§ EXERCICES:
a: Dans l'extrait ci-dessous, reprenez sous forme de liste le paragraphe qui commence par « Deux facteurs expliquent cette résilience », en conservant ses faits principaux.
b: Réécrivez le passage de l'extrait qui va de « Pourtant les marchés » jusqu'à « de 22 milliards. », en mettant « titres d'État » à la place de « Bons du Trésor ».

───── EXTRAIT FOURNI ─────

Pourtant les marchés financiers conservent leur confiance à la France puisque la dernière émission d’obligations à moyen terme du 17 octobre a rapporté 11,5 milliards d’euros face à une demande de près de 34 milliards et que le taux à dix ans des OAT après la décision de S&P a peu fluctué (3,35% contre 3,55% au début du mois d’octobre). L’écart avec le Bund allemand est même redescendu en dessous des 80 points de base atteint après la chute du gouvernement Bayrou. L’émission la semaine suivante de Bons du Trésor ayant des échéances jusqu’à un an fut tout aussi facilement souscrite à un taux autour de 2%. Neuf milliards d’euros furent levés face à une demande de 22 milliards.
Deux facteurs expliquent cette résilience. La richesse financière des français continue de s’accumuler avec plus de 6000 milliards d’euros. Le pays est donc solvable. Ensuite, la méthode, avec des critères artificiellement défavorables fausse le jugement. Si la France a des niveaux de dépenses élevés, c’est en partie parce qu’elle a eu ces dernières décennies des dépenses militaires rapportées au PIB deux fois plus importantes que dans l’Union Européenne. En outre, en 2025, la France a un taux d’inflation deux fois plus faible que celui de la zone euro. Cela accroit mécaniquement les deux ratios relatifs aux déficits et à la dette publique.
Ce débat occulte un risque bien plus important : la situation de l’économie américaine. On alerte en permanence sur le décrochage de l’Europe et donc de la France face aux Etats-Unis. La croissance, l’évolution de la productivité et l’apparition de géants dans les nouvelles technologies sont des signaux indiscutables et l’Europe serait bien inspirée de s’attaquer à ses retards plutôt que d’inonder les pays de règlements et de normes qui pèsent sur les coûts de production et d’ériger la concurrence en totem. Cela empêche chaque Etat de mener une véritable politique industrielle à travers la commande publique et de faciliter des regroupements d’entreprises qui permettraient de faire face aux concurrents chinois ou américains qui ne sont pas affectés par de telles contraintes.
Mais les autres indicateurs économiques américains sont bien moins flatteurs, surtout si on les compare aux chiffres européens. Le déficit fédéral de l’exercice qui s’est achevé en septembre 2025 est estimé à 1700 milliards de $, soit plus de 7% du PIB et la charge de la dette publique a dépassé 1000 milliards de $. Il n’est donc pas surprenant que la Fed emprunte à 10 ans à un taux supérieur de 70 points de base à celui que paye la France. Aucun accord n’étant intervenu au Congrès, l’adoption du budget pour l’année en cours n’est pas intervenue et de nombreuses administrations sont paralysées sous l’effet du « shutdown ».

───── LIGNES DE DONNÉES ─────

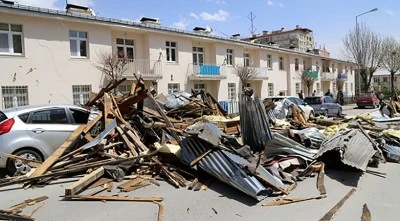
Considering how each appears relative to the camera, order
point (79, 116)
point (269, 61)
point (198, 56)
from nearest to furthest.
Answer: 1. point (79, 116)
2. point (198, 56)
3. point (269, 61)

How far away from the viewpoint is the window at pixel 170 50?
28.3m

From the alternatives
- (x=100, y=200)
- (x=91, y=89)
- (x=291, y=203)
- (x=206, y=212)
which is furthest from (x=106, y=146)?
→ (x=91, y=89)

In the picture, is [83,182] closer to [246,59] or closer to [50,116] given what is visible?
[50,116]

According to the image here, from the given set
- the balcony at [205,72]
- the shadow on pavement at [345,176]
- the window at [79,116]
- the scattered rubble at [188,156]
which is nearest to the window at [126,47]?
the balcony at [205,72]

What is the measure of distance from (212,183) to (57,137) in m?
3.94

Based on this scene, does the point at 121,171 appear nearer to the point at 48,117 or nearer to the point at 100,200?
the point at 100,200

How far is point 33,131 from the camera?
317 inches

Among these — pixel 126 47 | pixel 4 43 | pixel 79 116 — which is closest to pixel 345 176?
pixel 79 116

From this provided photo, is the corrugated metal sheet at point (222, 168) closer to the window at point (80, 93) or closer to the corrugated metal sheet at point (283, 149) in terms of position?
the corrugated metal sheet at point (283, 149)

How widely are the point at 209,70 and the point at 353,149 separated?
78.2 feet

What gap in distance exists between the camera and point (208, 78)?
30.9 meters

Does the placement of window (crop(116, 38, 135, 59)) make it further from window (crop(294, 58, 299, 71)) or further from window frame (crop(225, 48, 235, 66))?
window (crop(294, 58, 299, 71))

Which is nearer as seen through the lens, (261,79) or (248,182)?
(248,182)

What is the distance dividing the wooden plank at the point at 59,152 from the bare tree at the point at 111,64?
46.6 feet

─────

§ SOLUTIONS DÉTAILLÉES:
a:
- Deux facteurs expliquent cette résilience.
- Premier facteur : la richesse financière des Français continue de s'accumuler et dépasse 6000 milliards d'euros, ce qui rend le pays solvable.
- Second facteur : la méthode, avec des critères artificiellement défavorables, fausse le jugement.
- Les dépenses élevées de la France s'expliquent en partie par des dépenses militaires rapportées au PIB deux fois plus importantes que dans l'Union européenne ces dernières décennies.
- En 2025, la France a un taux d'inflation deux fois plus faible que celui de la zone euro, ce qui accroît mécaniquement les ratios de déficit et de dette publique.

b:
Pourtant les marchés financiers conservent leur confiance à la France puisque la dernière émission d’obligations à moyen terme du 17 octobre a rapporté 11,5 milliards d’euros face à une demande de près de 34 milliards et que le taux à dix ans des OAT après la décision de S&P a peu fluctué (3,35% contre 3,55% au début du mois d’octobre). L’écart avec le Bund allemand est même redescendu en dessous des 80 points de base atteint après la chute du gouvernement Bayrou. L’émission la semaine suivante de titres d'État ayant des échéances jusqu’à un an fut tout aussi facilement souscrite à un taux autour de 2%. Neuf milliards d’euros furent levés face à une demande de 22 milliards.